* **EXERCISE OBJECTIVE**: Transcribe the entries that come next exactly, but not the pictures they contain.
Start of EXTRACTED MATERIAL
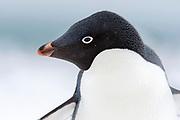 Adelie Penguin (Pygoscelis adeliae) at Penguin Island, South Shetland Islands, Antarctica.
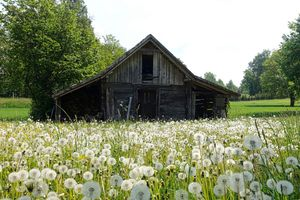 Фото бесплатно сарай, блум, цветение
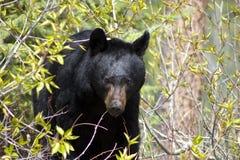 Schwarzer Bär unter Büschen Lizenzfreies Stockfoto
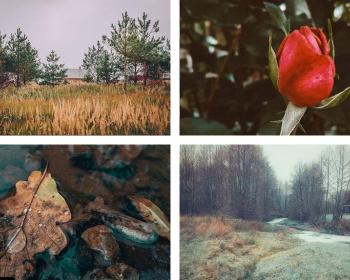 Между осенью и зимой. Топ 15 лучших снимков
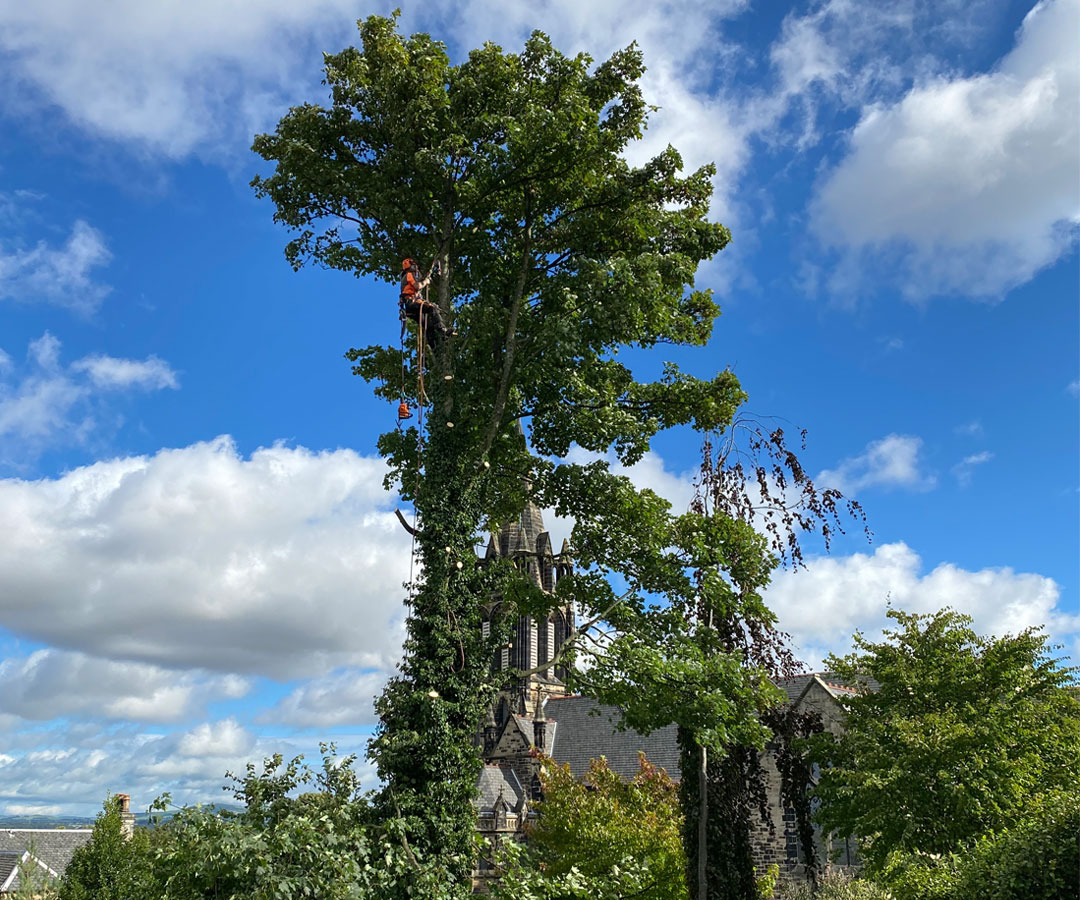 SLJ Contracts provide fully insured and NTCP qualified tree surgeon to carry out tree surgery work.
End of EXTRACTED MATERIAL
* **ANSWER BOX**:
 Adelie Penguin (Pygoscelis adeliae) at Penguin Island, South Shetland Islands, Antarctica.
 Фото бесплатно сарай, блум, цветение
 Schwarzer Bär unter Büschen Lizenzfreies Stockfoto
 Между осенью и зимой. Топ 15 лучших снимков
 SLJ Contracts provide fully insured and NTCP qualified tree surgeon to carry out tree surgery work.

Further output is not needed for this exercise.